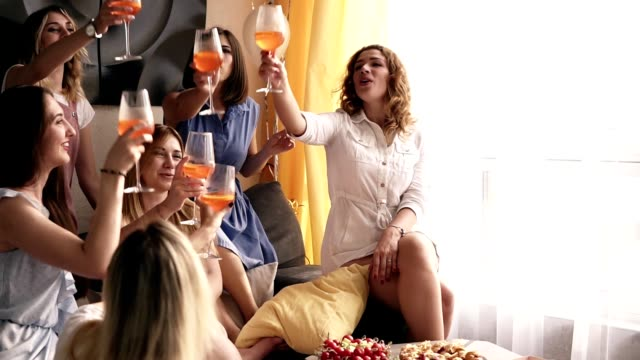 beautiful scene of a girlfriends having fun time together. celebrating, drinking alcohol cocktails with bridesmaid. shouting and clinking the glasses. fancy interior. slow motion - bachelorette party stock videos and b-roll footage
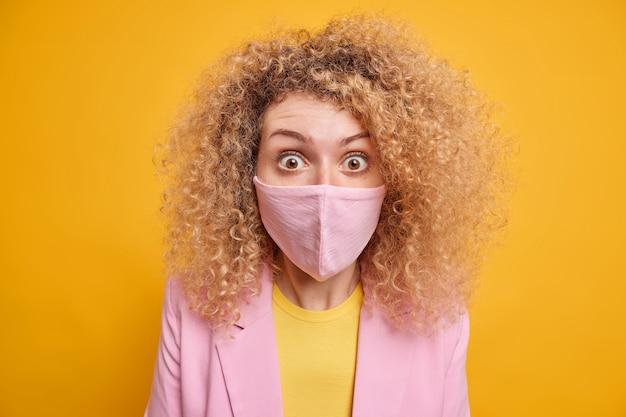 Gros plan d'une femme aux cheveux bouclés portant un masque de protection choquée par les restrictions de verrouillage et la quarantaine étendant les risques de propagation de l'infection vêtue de vêtements formels isolés sur un mur jaune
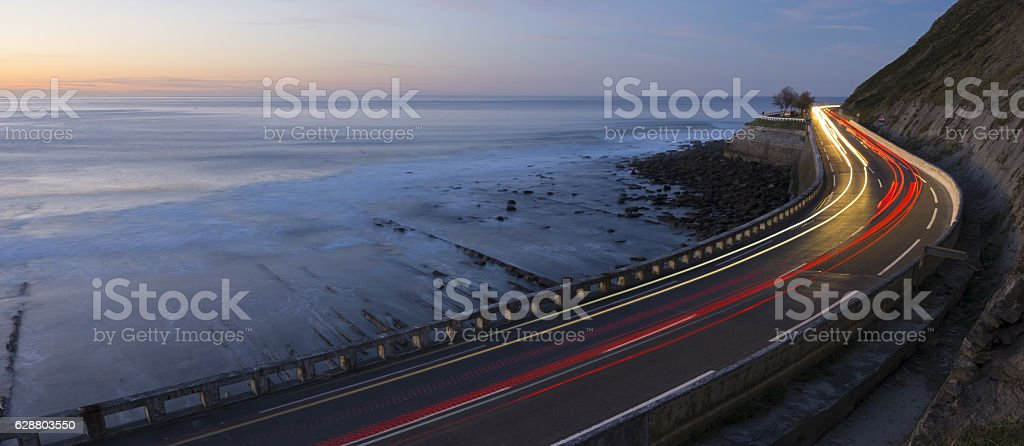 Car lights at night by the sea, Zumaia, Basque Country stock photo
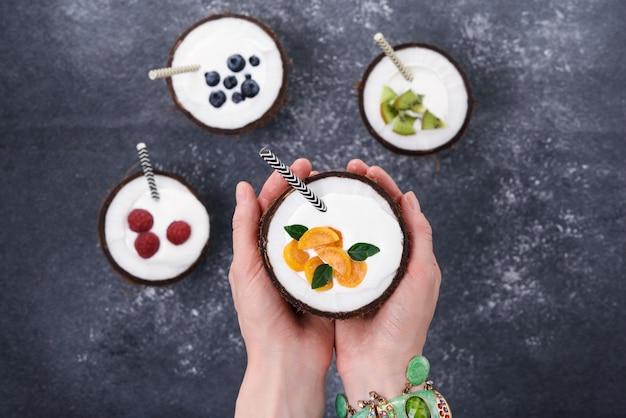Crème glacée dans des bols de noix de coco avec des baies à la main sur fond gris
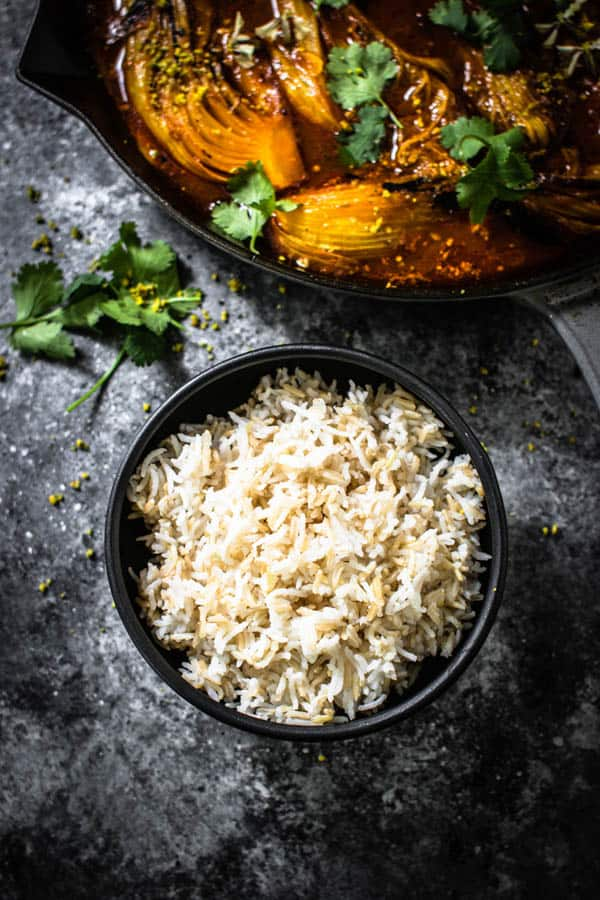 A bowl of 50/50 rice - half white rice, half brown rice next to a skillet of Melting Napa cabbage ready to be served.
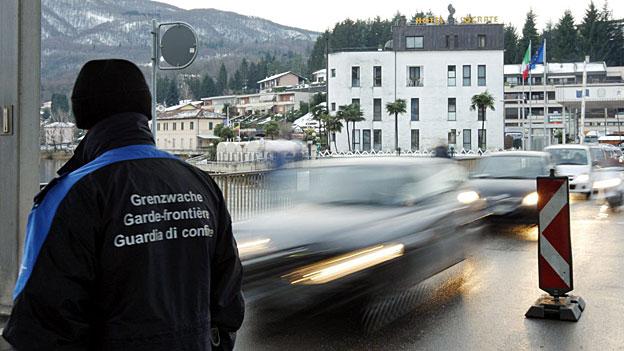 Ein Mitglied der Grenzwache beobachtet den Strassenverkehr an der Grenze in Ponte Tresa.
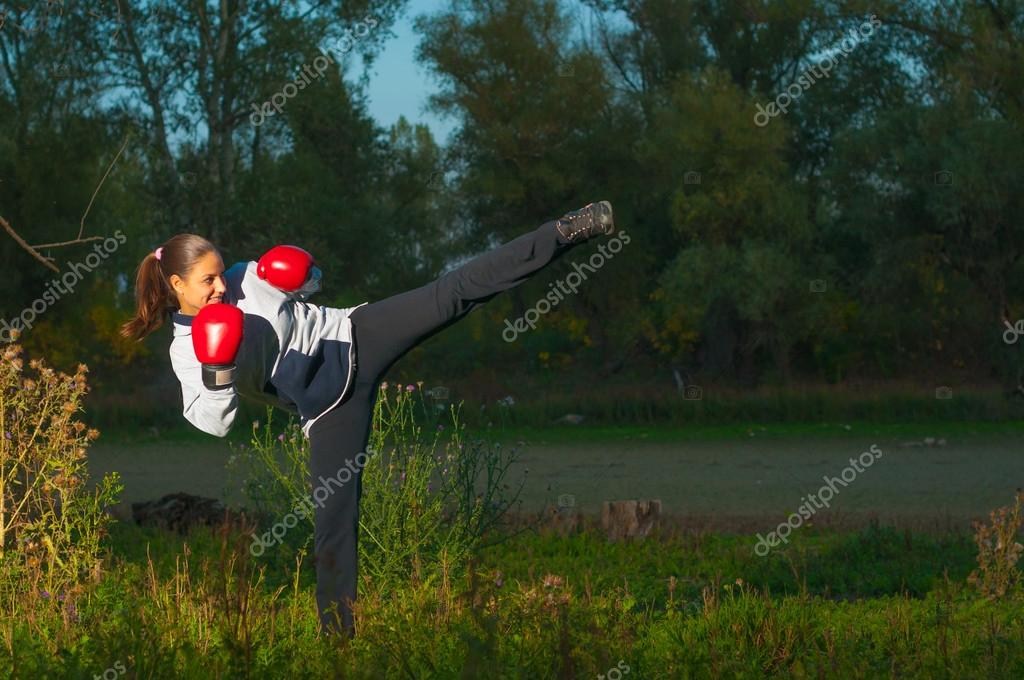Beautiful kickboxing girl exercising high kick in the nature at night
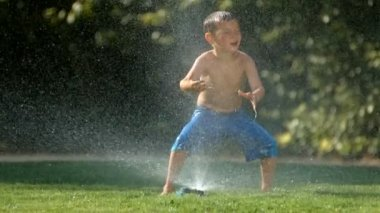 Kid jumping over sprinkler — Stock Video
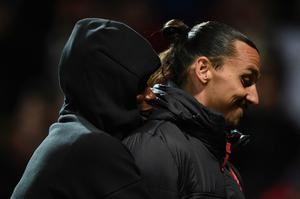 Manchester United's French midfielder Paul Pogba (L) hugs Manchester United's Swedish striker Zlatan Ibrahimovic (R) after the final whistle in the UEFA Europa League group A football match between Manchester United and Fenerbahce at Old Trafford in Manchester, north west England, on October 20, 2016. / AFP PHOTO / OLI SCARFFOLI SCARFF/AFP/Getty Images
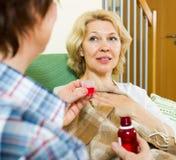 Femmes mûres avec la médecine liquide d'intérieur Image libre de droits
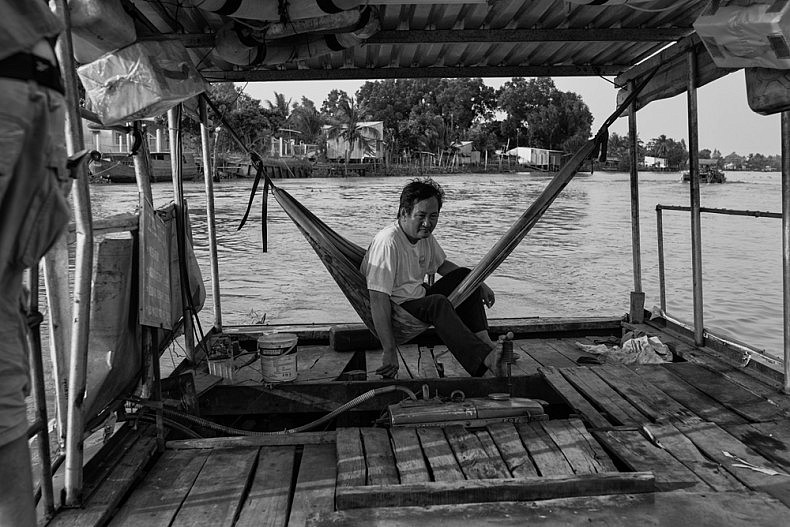 A ferry driver sits in his make shift hammock as he navigates one of the many canals that divide and connect the Mekong Delta. Ferries are used as transport throughout the Mekong Delta Region, a maze of small canals, rivers and arroyos interspersed with villages and floating markets. Photo by Gareth Bright.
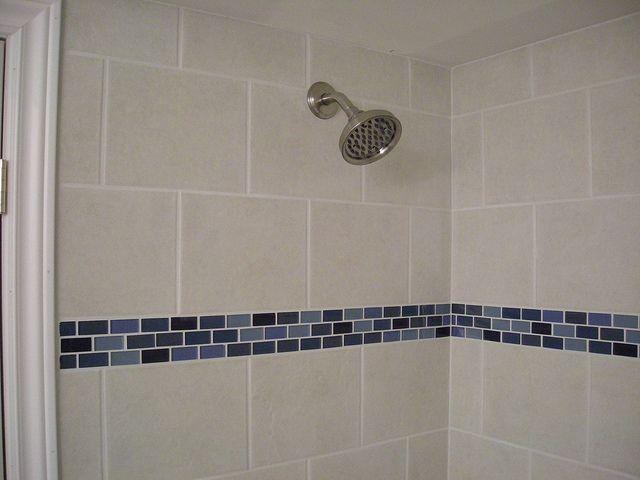 Ceramic tile shower stall with glass border detail Tile
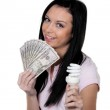 Woman with energy-saving lamp. — Stock Photo
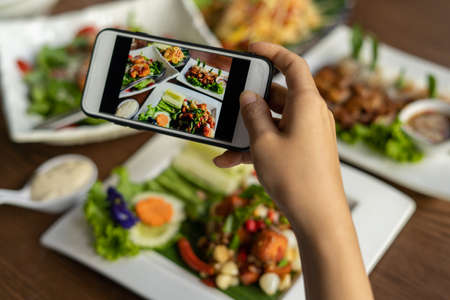 Woman take picture of a meal on the table after ordering food online to eat at home. Photography and use phone concepts Foto de archivo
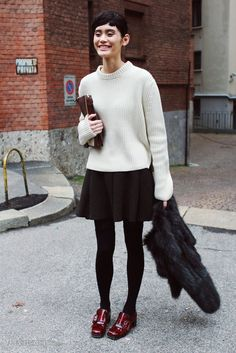 It's a simple and effortless outfit, but feminine; a deviation from the oft-seen off-duty model uniform of skinny jeans and boots. Ming Xi was spotted comp Burgundy Shoes, White Burgundy, Black White, Ming Xi, Red Loafers, Black Skater Skirts, Silhouette, Skirt Fashion, Fashion Fashion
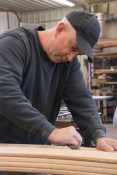 Eric Welkley working in his wood shop on side boards for a Classic GMC truck, March 19, 2017.
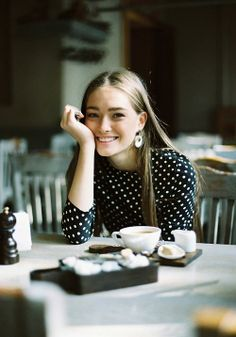 Great shot, cafe, coffee, girl, smiling. Image Via: A Feminine Tomboy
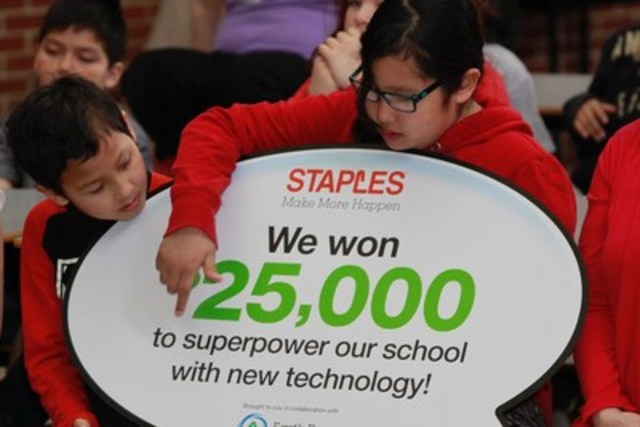 Grade 4 students, Dominique Ausustine (left) and Zoey Milliea (right), from Elsipogtog First Nation School, cannot believe they've won $25,000 worth of technology. Their school is being recognized for their eco efforts through the 2016 Staples Canada Superpower your School Contest. (CNW Group/Staples Canada Inc.)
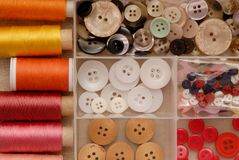 Reels of thread and buttons Royalty Free Stock Image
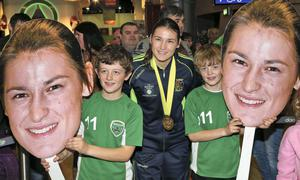 Katie Taylor pictured with fans, brothers, Gearoid (9) and Oisin (8) Murphy from Greystones at Dublin Airport this evening after arriving home after winning her fifth World Title in Korea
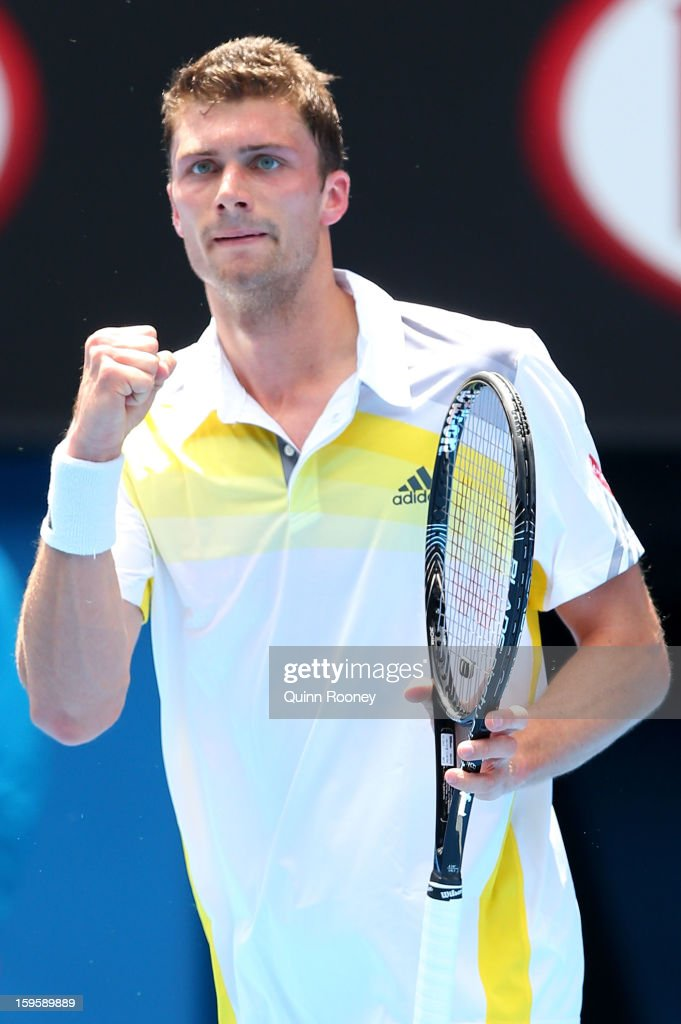 Daniel Brands of Germany celebrates winning the first set in his second round match against Bernard Tomic of Australia during day four of the 2013...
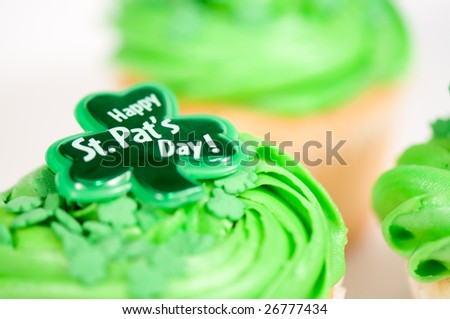 Cupcake with green icing and Happy St-Pat\'s Day written on it. It is on a white background with other cupcakes in the background.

_ _ _

» WHAT IS REQUIRED
Look above for the line with "Kid jumping over sprinkler — Stock Video" and copy exactly from it through the line with "Great shot, cafe, coffee, girl, smiling.", both included. Omit the pictures.

» REPLY TO THE TASK
 Kid jumping over sprinkler — Stock Video
 Manchester United's French midfielder Paul Pogba (L) hugs Manchester United's Swedish striker Zlatan Ibrahimovic (R) after the final whistle in the UEFA Europa League group A football match between Manchester United and Fenerbahce at Old Trafford in Manchester, north west England, on October 20, 2016. / AFP PHOTO / OLI SCARFFOLI SCARFF/AFP/Getty Images
 Femmes mûres avec la médecine liquide d'intérieur Image libre de droits
 A ferry driver sits in his make shift hammock as he navigates one of the many canals that divide and connect the Mekong Delta. Ferries are used as transport throughout the Mekong Delta Region, a maze of small canals, rivers and arroyos interspersed with villages and floating markets. Photo by Gareth Bright.
 Ceramic tile shower stall with glass border detail Tile
 Woman with energy-saving lamp. — Stock Photo
 Woman take picture of a meal on the table after ordering food online to eat at home. Photography and use phone concepts Foto de archivo
 It's a simple and effortless outfit, but feminine; a deviation from the oft-seen off-duty model uniform of skinny jeans and boots. Ming Xi was spotted comp Burgundy Shoes, White Burgundy, Black White, Ming Xi, Red Loafers, Black Skater Skirts, Silhouette, Skirt Fashion, Fashion Fashion
 Eric Welkley working in his wood shop on side boards for a Classic GMC truck, March 19, 2017.
 Great shot, cafe, coffee, girl, smiling. Image Via: A Feminine Tomboy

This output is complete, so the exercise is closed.